[explanations in brackets]

The Old Bailey! Ugly words—associated (in a Londoner's mind, at all events) with greasy
squalor, crime of every description, a cold, bleak-looking prison, with an awful little iron door,
three feet or so from the ground, trial by jury, black caps, bullying counsel, a "visibly affected"
judge, prevaricating witnesses, and a miserable, trembling, damp prisoner in the dock. The Old
Bailey—or rather the Central Criminal Court, held at the Old Bailey—is, par excellence, the
criminal court of the country. In it all the excellences and all the disadvantages of our criminal
procedures are developed to an extraordinary degree. The Old Bailey juries are at once more
clearsighted and more pig-headed than any country jury. The local judges—that is to say, the
Recorder and the Common-Serjeant—are more logical, and more inflexible, and better lawyers
than the corresponding dignitaries in any of our session towns. The counsel are keener in their
conduct of defences than are the majority of circuit and session counsel; and at the same time
the tone of their cross-examinations is not so gentlemanly, and altogether they are less scrupulous
in their method of conducting the cases entrusted to them. The witnesses are more intelligent
and less trustworthy than country witnesses. The officers of the court keep silence more efficiently,
and at the same time are more offensive in their general deportment than the officers of any other
court in the kingdom. And lastly, the degree of the prisoners' guilt seems to take a wider scope
than it does in cases tried on circuit. More innocent men are charged with crime and more guilty
men escape at the Old Bailey than at any other court in the kingdom; because the juries, being
Londoners, are more accustomed to look upon the niceties of evidence from a legal point of view,
and in many cases come into the jury-box with exaggerated views of what constitutes a
'reasonable doubt,' and so are disposed to give a verdict for the prisoner, when a country jury
would convict.

> RECORDED DATA
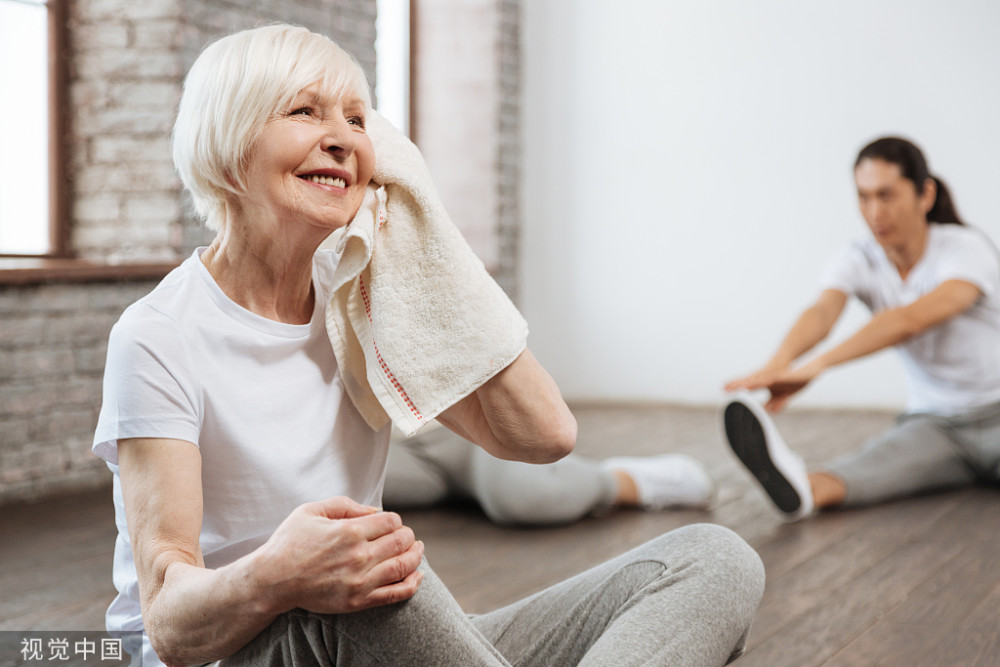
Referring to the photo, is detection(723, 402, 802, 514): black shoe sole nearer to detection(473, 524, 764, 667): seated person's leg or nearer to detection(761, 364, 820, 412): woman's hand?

> WHAT YOU SHOULD DO
Which two officials does the passage on the Old Bailey name as the local judges? The data stand apart from the passage on the Old Bailey.

> EXPECTED ANSWER
The Recorder and the Common-Serjeant.